Monday, February 27, 2006

House on Fire

When I was a child, I used to pray at night that my house would burn down. I went to sleep alert for the smell of smoke, with my escape route planned and the few possessions to be saved chosen. I didn’t put much stock in the power of prayer (or God, for that matter), so I didn’t really believe the house would catch fire. I continued to hope, though. I wasn’t wishing for the fiery death of any family members and a romantic life as an orphan or only child. I just wanted the house to burn down so that we could move.

I was fascinated by fresh starts. I wanted to remake myself into someone different. There was really nothing wrong with me, other than being deadly boring. However, if we moved, I would be the mysterious new girl in school with a past of my own choosing. I could be someone exciting!

The house never burned down and we never moved. I lived in the same house on Pine Street until I left for college at 17. In the next six years though (even before joining the Marine Corps), I would move ten times and live in five different cities and four different states. I loved it.

I loved the change of scenery and housemates. (I never had my own place.) I delighted in exploring a new territory and locating the things I needed – grocery store, park, ballet studio, pool, Target, mall. While I no longer had a burning desire to reinvent myself, I did enjoy the fact that my past life was a secret that I could choose to reveal or not.

I discovered that moving is not all fun and games. Being the new girl can be lonely. Breaking into a new network of friends is difficult, and I am frequently reminded that I do not share their group history. My current location (Cincinnati) seems to be a city from which few people ever move away. My local friends all have family with whom they can spend holidays or weekend shopping trips. Although my built-in best friend, Mike, keeps me from being truly lonely, he doesn’t take the place of a gal pal or sister.

Now that we have a house (and I have a garden), moving has lost even more of its glamour. I am quite attached to my landscaping and looking forward to watching it develop. However, Mike has applied to the Navy JAG program, and will probably be accepted. This means we will again become gypsies, moving every three to four years. Gardens aside, though, I am looking forward to the location changes. My wanderlust remains stronger than my nesting instincts. I consider myself fortunate that my childhood wish was indeed granted, just without the flames and smoke.

Tuesday, February 14, 2006

Without a Signal

Mike is an angry driver. When riding with him, I alternate between trying to defuse his road rage and ignoring his rants. I am also frequently annoyed by other drivers, but I try to create excuses for their bad driving. Maybe they’re lost. Maybe (like in that country song), they’re old and alone and scared to drive, but have no other way to get around. Maybe their kids are waging war in the backseat. I find that my imagination can usually excuse the slow drivers, the brake-happy drivers, the wandering drivers. What I cannot excuse, or forgive, is the omnipresent non-use of the turn signal.

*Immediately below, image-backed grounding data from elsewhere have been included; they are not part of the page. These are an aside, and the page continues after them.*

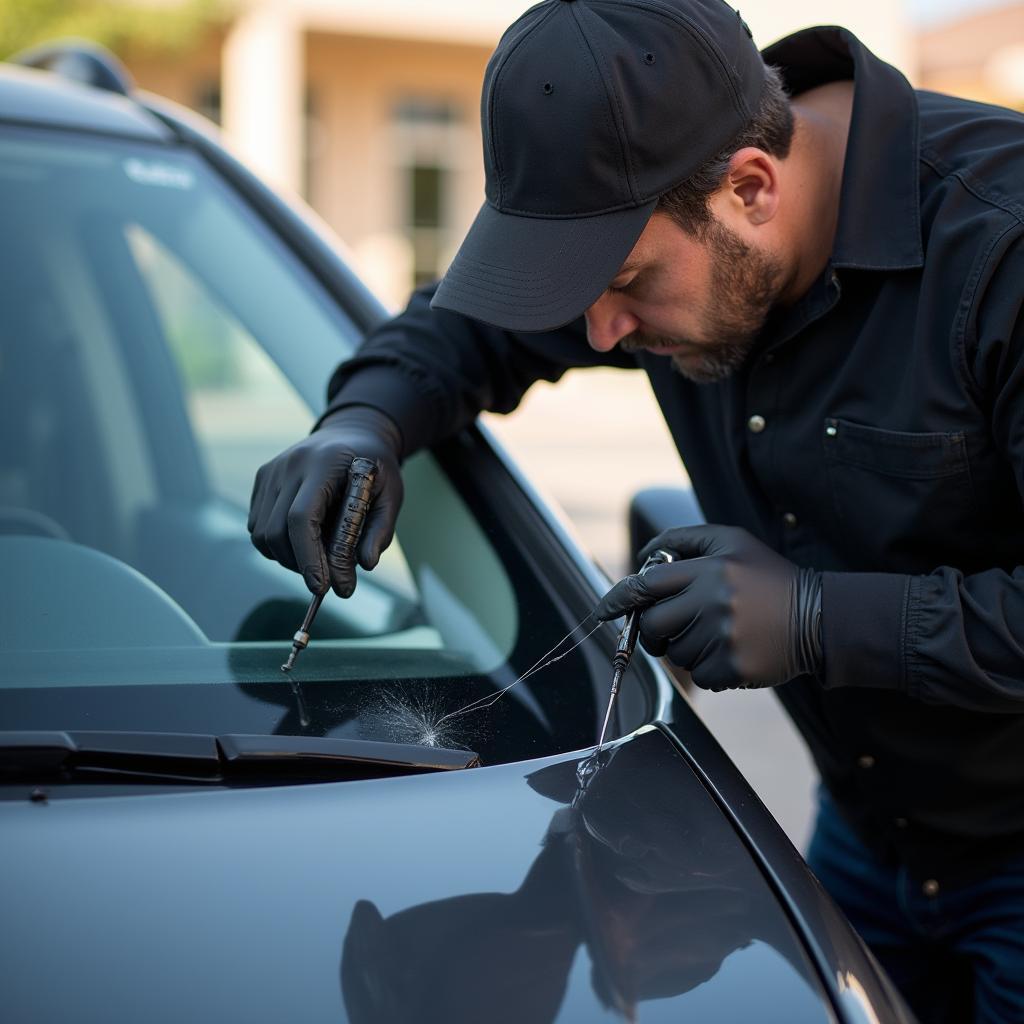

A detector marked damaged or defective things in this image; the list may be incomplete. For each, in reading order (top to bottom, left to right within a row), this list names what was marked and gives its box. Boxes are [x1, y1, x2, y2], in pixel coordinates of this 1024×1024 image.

cracked windshield glass [0, 128, 600, 760]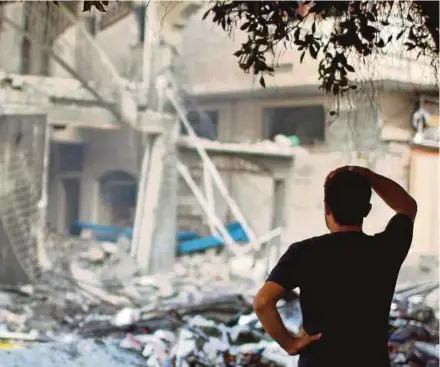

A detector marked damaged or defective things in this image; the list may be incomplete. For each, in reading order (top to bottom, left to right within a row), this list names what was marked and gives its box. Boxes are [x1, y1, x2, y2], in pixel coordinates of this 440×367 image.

broken window [180, 110, 219, 140]
broken window [262, 105, 324, 145]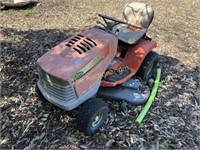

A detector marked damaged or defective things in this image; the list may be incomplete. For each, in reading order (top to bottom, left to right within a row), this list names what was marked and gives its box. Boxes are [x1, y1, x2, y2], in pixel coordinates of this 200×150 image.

rusty hood [37, 27, 118, 81]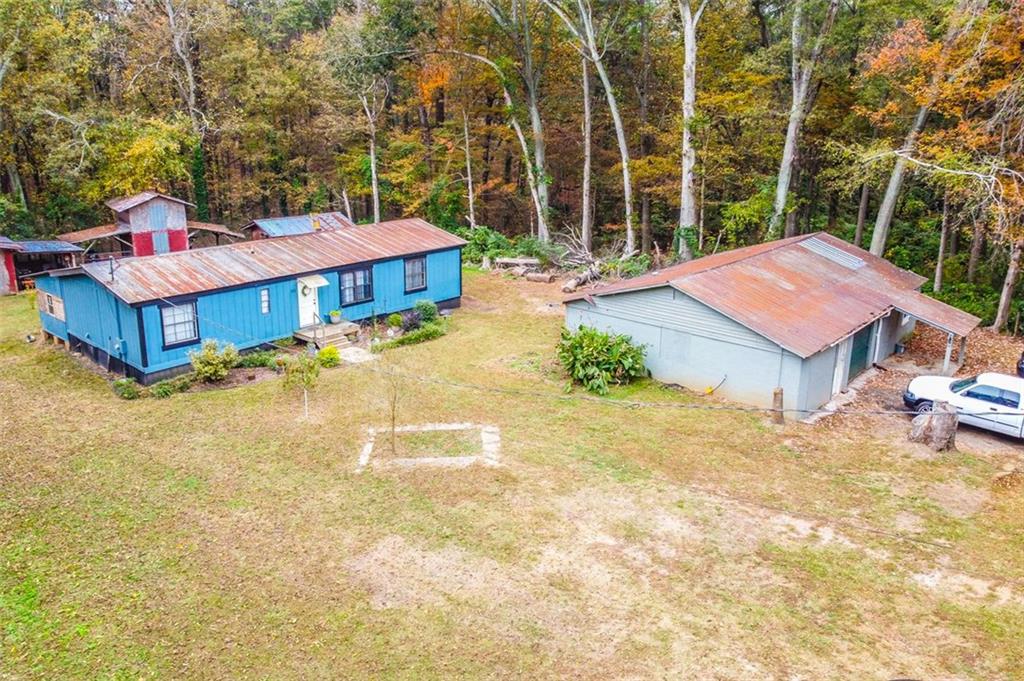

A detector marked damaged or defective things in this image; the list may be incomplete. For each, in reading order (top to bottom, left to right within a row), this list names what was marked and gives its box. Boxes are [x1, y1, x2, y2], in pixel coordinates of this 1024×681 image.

rusty metal roof [107, 191, 194, 212]
rusty metal roof [78, 219, 466, 304]
rusty metal roof [244, 212, 360, 239]
rusty metal roof [568, 232, 976, 358]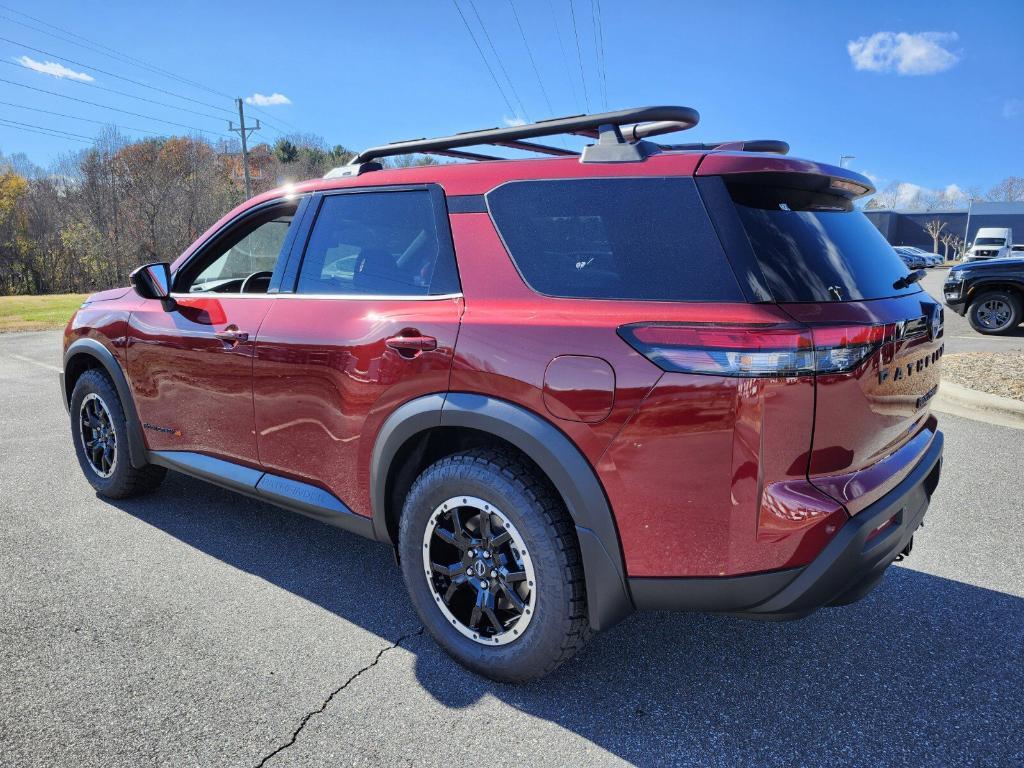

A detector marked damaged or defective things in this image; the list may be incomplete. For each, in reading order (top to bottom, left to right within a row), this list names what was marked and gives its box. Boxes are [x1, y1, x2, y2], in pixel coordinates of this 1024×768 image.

crack in asphalt [253, 626, 425, 765]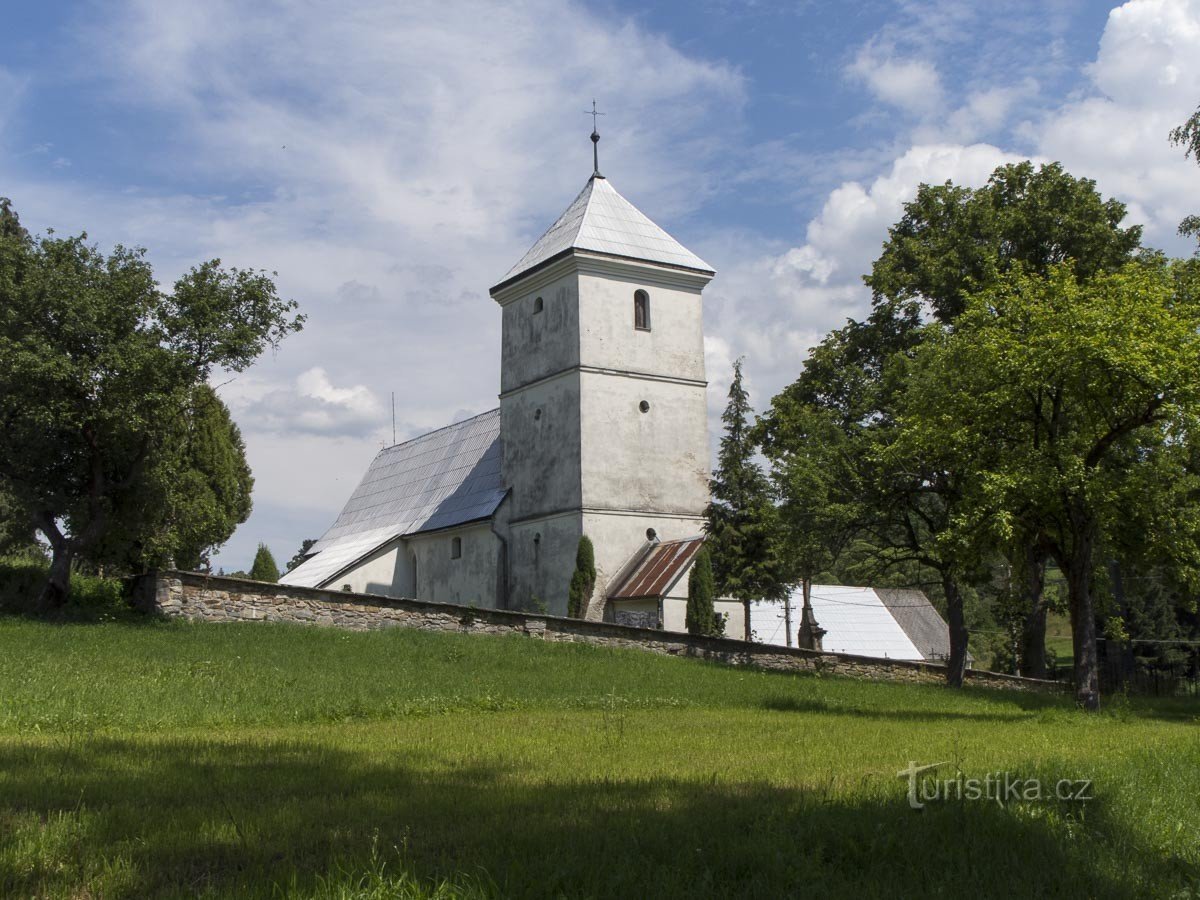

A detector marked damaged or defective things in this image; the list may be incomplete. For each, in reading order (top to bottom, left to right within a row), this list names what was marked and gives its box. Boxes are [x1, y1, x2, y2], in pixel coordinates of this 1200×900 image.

rusty corrugated roof [609, 540, 700, 602]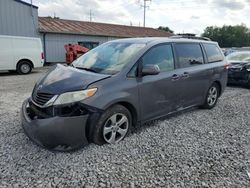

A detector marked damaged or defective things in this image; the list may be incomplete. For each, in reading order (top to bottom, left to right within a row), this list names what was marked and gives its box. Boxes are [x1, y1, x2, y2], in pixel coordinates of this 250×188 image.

crumpled hood [33, 64, 110, 94]
damaged front bumper [20, 98, 100, 151]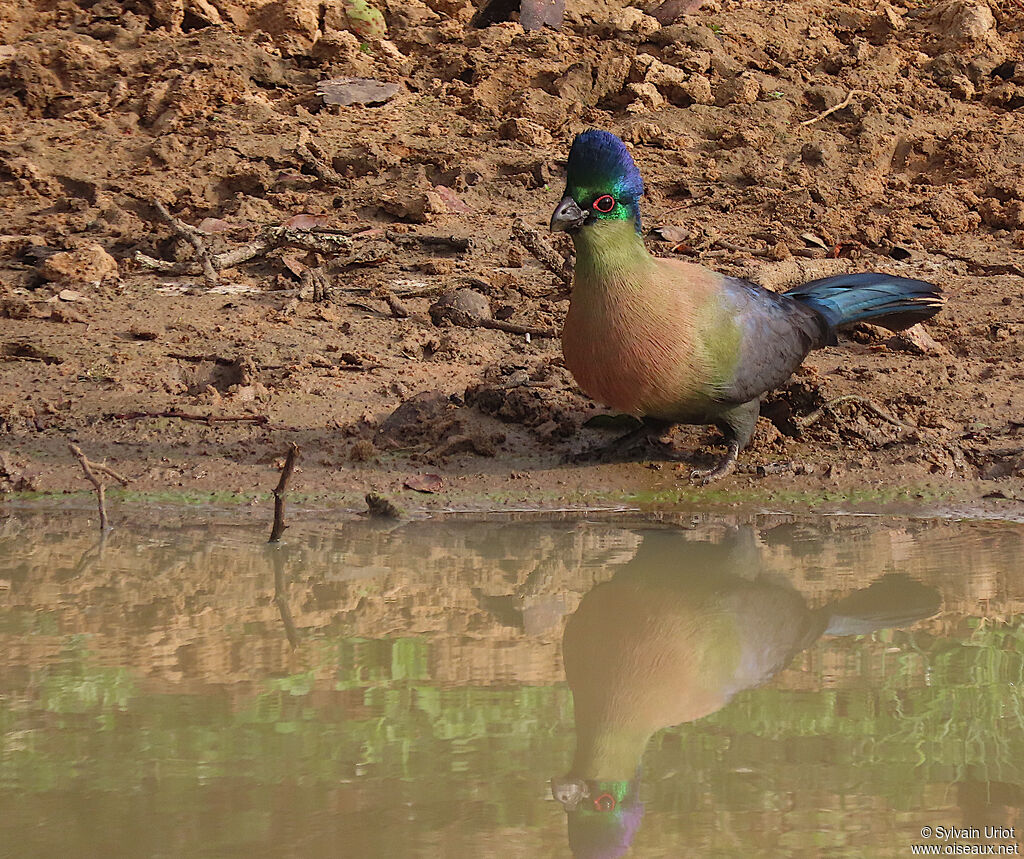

I try to drive defensively and anticipate what the cars around me will do. This becomes a pointless exercise when other drivers change lanes or turn WITHOUT SIGNALING. Instead of engaging in a logical movement pattern, I am attempting to navigate my way through chaotic, random entities. As you can guess, this elevates my irritation level and makes it hard for me to be understanding with the slow drivers, the brake-happy drivers, and the wandering drivers.

I am absolutely unable to empathize with someone who does not use their turn signal. True, the signal light may be out (this has happened to me), but that excuse is wearing too thin for me to continue to believe. Using the turn signal should be rote. It should be as automatic as the head check when changing lanes. Not to toot my own auto horn, but I’ve even been known to use the turn signal when trying to evade another driver (my dad – I wasn’t supposed to be out driving). The turn signal should be a reflex. If it was meant to be optional, the control wouldn’t be on the steering column. It would be somewhere on the center console.

So, why do I see so many cars change course without signaling? Perhaps using the turn signal isn’t “cool.” (So many lame things are considered “cool” nowadays, (visible underwear, anyone?) that I honestly think this may be a possibility.) Maybe the driver’s right hand is occupied with a cell phone or Big Mac. (The signal bar is usually on the right side of the steering column.) That’s all my imagination can come up with; I’m out of possible scenarios. If you don’t use your signal, tell me why.

What I’d like even more than an explanation though, is for people to just use their signals. Every signalless move contributes to my building road rage. Soon, I’ll be imitating Mike: cursing at people on their cell phones, pretending to chase down jaywalking pedestrians, and swerving at anyone who looks as if they might cut me off. Even I have my tolerance limits.